There has been this little idea bopping around in my head. I want to write. It isn't a new feeling for me. I have this itch every now and then. It strikes me like a forgotten item on a "honey do" list... I need to write. Man. When am I going to do that?
Needing to write also causes me heartache. There are ramifications of having "writing" on my to do list. Needing to write necessitates an assessment of my actual job - an assessment that frankly I would often like to avoid. Lets put it this way, I didn't go to school to be a claims adjuster. I don't think anyone ever dreams of being a claims adjuster. Some times my job is surprisingly fulfilling but most of the time, it is just my job. Writing to me is like the vacation I can't afford to take. Its the cabana on the swim up pool at that fabulous Riveria Maya all inclusive that Erik and I haven't made it to yet... I can close my eyes. I can feel it. Oh, man...
Writing also opens a lot of doors, and windows too. What would I write about? If I were really truly going to write, a nooooooooooovel... all of a sudden the words, the thoughts they disappear. A novel is just, well, long. Mara tends to function in short bursts of energy and thought. A big bang, if you will. If I could, I would write about love, about seeing the world with new eyes. About birth, death, life, fear and fruition.

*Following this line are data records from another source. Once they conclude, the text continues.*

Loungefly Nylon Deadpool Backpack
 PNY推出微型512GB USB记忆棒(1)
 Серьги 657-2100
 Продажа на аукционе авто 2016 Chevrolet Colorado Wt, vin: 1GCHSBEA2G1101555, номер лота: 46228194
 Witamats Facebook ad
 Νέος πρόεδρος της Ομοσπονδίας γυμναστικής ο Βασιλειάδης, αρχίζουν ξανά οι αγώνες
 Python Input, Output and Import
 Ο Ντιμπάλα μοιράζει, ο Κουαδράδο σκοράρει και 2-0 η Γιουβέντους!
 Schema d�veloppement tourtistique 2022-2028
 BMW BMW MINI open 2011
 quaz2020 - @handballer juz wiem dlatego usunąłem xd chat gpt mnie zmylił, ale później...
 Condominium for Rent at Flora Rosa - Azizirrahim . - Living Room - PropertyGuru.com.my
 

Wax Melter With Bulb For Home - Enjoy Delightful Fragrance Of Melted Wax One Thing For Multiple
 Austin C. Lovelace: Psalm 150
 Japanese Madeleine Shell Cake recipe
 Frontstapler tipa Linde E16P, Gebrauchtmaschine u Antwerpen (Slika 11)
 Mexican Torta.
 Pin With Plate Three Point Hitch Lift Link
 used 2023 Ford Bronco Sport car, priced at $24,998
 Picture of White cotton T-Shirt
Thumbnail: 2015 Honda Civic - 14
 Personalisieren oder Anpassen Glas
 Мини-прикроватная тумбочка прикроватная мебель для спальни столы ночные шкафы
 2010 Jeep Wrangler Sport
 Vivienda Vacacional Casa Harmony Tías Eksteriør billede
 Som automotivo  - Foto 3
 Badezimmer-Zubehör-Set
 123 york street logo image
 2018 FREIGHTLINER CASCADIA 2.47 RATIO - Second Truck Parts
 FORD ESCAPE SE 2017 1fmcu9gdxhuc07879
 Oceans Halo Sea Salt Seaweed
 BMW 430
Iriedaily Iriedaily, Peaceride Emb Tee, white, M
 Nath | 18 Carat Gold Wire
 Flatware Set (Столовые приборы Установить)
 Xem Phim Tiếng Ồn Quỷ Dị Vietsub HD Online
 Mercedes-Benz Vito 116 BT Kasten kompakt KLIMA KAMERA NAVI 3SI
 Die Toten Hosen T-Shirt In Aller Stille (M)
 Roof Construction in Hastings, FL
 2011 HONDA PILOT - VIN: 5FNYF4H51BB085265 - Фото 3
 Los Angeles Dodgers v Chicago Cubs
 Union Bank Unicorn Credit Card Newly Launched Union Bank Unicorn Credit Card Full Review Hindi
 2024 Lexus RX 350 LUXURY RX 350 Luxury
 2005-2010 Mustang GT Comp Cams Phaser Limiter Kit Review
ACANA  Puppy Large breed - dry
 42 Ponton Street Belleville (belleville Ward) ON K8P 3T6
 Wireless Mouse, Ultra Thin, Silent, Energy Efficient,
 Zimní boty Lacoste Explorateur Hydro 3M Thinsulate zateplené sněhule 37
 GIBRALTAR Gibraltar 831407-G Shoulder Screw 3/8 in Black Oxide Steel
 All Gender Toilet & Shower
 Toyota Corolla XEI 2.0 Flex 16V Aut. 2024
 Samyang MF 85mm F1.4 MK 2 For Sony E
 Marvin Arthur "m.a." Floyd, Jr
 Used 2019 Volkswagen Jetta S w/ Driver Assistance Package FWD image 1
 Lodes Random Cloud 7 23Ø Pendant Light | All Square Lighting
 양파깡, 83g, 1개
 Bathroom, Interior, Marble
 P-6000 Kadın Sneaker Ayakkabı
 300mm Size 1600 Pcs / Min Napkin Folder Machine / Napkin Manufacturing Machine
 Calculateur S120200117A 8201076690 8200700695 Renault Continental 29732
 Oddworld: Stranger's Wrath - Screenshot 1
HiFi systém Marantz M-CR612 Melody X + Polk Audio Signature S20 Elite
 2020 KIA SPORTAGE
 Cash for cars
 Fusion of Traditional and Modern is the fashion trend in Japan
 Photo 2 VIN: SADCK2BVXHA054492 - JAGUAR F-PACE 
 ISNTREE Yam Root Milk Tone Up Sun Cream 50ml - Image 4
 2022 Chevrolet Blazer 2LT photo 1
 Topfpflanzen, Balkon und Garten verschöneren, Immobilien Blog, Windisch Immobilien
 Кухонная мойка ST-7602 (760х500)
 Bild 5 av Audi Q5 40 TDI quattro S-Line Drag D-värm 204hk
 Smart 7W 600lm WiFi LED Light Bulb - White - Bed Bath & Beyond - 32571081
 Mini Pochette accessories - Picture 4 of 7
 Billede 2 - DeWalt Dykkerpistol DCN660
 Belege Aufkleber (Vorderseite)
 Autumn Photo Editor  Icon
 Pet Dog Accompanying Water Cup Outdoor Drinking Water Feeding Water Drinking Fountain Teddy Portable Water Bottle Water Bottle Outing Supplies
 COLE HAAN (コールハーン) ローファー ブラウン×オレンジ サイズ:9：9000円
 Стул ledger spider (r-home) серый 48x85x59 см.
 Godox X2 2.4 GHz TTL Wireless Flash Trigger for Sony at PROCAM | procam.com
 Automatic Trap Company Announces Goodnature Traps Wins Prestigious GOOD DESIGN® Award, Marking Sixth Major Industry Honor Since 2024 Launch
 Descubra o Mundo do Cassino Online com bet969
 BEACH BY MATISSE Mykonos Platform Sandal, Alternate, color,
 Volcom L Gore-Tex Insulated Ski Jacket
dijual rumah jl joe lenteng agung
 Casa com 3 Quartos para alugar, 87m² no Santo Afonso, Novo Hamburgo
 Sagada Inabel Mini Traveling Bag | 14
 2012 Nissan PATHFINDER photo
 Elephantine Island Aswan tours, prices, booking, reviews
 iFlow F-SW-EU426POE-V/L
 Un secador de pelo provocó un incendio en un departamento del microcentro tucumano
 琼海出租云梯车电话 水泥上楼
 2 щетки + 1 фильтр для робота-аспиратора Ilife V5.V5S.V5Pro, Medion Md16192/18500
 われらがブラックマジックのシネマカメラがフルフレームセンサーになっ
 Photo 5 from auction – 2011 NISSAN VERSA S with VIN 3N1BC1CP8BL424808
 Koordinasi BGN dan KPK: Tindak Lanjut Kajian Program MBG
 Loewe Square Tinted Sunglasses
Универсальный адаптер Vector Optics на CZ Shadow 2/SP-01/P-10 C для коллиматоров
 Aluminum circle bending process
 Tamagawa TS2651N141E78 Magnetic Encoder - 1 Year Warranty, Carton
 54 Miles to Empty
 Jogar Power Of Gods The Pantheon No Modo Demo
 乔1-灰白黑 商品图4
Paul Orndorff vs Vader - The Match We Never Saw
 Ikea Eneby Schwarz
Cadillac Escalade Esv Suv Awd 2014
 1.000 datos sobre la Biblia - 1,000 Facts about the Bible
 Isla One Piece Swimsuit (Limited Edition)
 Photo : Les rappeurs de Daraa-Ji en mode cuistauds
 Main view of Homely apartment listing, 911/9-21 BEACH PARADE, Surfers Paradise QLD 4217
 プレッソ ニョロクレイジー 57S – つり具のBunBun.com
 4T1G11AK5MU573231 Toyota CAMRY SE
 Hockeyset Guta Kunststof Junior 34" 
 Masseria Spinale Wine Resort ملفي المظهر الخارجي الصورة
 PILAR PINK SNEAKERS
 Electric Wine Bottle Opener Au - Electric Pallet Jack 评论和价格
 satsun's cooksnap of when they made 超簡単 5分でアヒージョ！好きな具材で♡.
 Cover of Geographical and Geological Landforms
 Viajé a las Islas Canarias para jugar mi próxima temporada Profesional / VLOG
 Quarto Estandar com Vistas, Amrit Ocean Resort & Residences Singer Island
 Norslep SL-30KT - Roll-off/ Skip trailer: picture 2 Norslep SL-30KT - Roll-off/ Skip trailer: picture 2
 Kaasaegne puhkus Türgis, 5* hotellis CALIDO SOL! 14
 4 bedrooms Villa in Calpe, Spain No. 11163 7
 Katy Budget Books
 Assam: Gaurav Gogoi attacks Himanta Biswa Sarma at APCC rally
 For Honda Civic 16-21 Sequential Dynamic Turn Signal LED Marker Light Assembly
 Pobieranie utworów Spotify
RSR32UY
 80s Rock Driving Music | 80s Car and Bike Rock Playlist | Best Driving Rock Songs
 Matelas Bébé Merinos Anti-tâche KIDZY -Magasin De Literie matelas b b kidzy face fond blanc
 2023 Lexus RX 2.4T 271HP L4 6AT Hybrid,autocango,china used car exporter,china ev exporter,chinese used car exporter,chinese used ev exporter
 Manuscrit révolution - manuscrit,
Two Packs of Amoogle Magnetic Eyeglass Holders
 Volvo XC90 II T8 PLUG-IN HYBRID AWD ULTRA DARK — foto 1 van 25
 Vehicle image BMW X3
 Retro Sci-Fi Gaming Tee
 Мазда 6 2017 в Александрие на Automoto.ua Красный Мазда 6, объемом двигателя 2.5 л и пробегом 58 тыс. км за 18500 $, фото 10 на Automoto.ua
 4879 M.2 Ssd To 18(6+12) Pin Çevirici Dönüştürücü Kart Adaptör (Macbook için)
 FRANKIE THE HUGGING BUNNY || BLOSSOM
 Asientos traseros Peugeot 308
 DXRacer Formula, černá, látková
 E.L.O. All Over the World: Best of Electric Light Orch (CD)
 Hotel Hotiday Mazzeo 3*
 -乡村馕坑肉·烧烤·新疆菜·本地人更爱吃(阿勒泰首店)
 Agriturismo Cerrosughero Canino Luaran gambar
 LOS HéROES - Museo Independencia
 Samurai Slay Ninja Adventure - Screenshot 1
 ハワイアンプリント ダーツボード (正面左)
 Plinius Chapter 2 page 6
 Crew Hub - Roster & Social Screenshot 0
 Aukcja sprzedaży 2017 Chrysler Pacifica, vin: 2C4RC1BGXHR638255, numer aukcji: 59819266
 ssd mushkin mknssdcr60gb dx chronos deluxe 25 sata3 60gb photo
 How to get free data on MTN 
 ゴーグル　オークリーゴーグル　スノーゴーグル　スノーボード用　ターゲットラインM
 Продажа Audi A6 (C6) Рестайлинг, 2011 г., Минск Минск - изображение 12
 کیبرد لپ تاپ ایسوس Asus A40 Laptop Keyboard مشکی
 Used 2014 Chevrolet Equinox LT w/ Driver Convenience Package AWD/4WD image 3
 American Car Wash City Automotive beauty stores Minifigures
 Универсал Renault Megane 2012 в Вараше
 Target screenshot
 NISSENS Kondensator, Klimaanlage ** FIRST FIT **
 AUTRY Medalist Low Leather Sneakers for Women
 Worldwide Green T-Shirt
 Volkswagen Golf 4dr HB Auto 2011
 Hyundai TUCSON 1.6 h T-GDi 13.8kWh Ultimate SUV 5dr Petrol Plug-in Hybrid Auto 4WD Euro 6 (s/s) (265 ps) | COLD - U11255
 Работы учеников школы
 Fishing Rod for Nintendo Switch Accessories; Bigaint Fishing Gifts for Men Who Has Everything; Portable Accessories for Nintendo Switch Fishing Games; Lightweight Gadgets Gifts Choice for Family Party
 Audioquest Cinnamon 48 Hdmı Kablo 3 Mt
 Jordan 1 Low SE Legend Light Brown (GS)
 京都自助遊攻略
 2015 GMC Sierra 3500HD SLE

A novel is like a thesis. I wrote a thesis once and not sure I would sign up to do it again. It demands an outline. Character development. Consistency. Thought. Mood. Funtion. Dynamism. Wit and poignancy. It requires editing and more editing. Critique, criticism and re-writing. So much emotional investment. Such a journey.
It is at about this point in my thought process when I start to make excuses. It sounds like an awful amount of work, this writing. Mara is lazy, a lazy pragmatist really. That is my great excuse. The dog didn't eat it. I just didn't get around to doing it.
But more and more, writing speaks to me. It has started here. I am not sure where it will end or who it will end with. Maybe my story will be told. I am coming around to the idea.